Tag Archives: skeleton

Halloween 2020: Le Petit Chien Qui Fait Caca

Writing the title in French is a poor attempt at classing-up this year’s Halloween theme. You will quickly see past that because this year we leaned in hard on childish humor. There’s no covering it up.

2020 being what it is, it seemed problematic to do something scary. Not that a good scare would be inappropriate. It seemed inappropriate to do the expected or the usual. In a year when nothing is usual, it felt like a little levity was needed. To that point, we give you The Little Pooping Dog.

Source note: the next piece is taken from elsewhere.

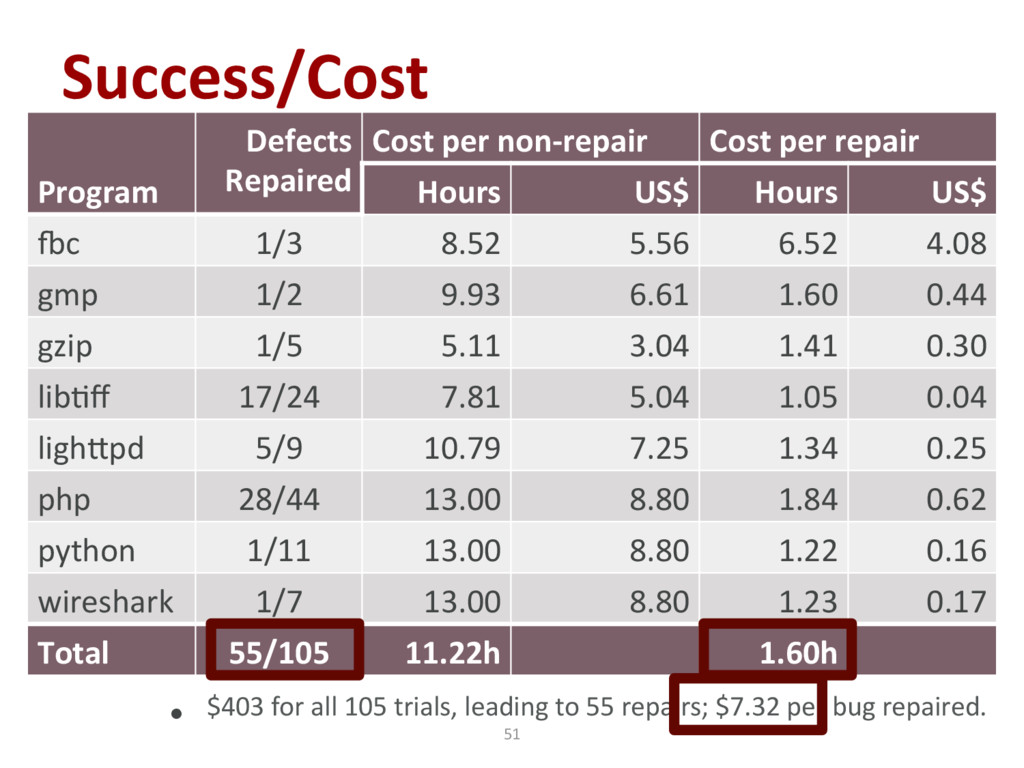 Success/Cost Program Defects Repaired Cost per ...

We had already started building our intended theme: A highly interactive multi-media display with several tactile components. Then it sank-in that anything involving touching wasn’t going to fly. Moreover, Halloween itself was in question. Putting more time and money into a project that would encourage people to group together seemed misguided. Then we saw the candy chute.

Some genius came up with the idea of simply sliding the candy down to kids through a pipe. Not only is sliding the candy more civilized than chucking the candy at them or using a slingshot, the pipe itself can be decorated to make the method of transport more festive! But how to decorate?

At some point we were talking about just putting out a talking skeleton from our last use of a talking skeleton and calling it a day. Never mind that it’s a pirate skeleton. We are way past helping people make sense of things. But what if the skeleton pirate had a skeleton dog with him?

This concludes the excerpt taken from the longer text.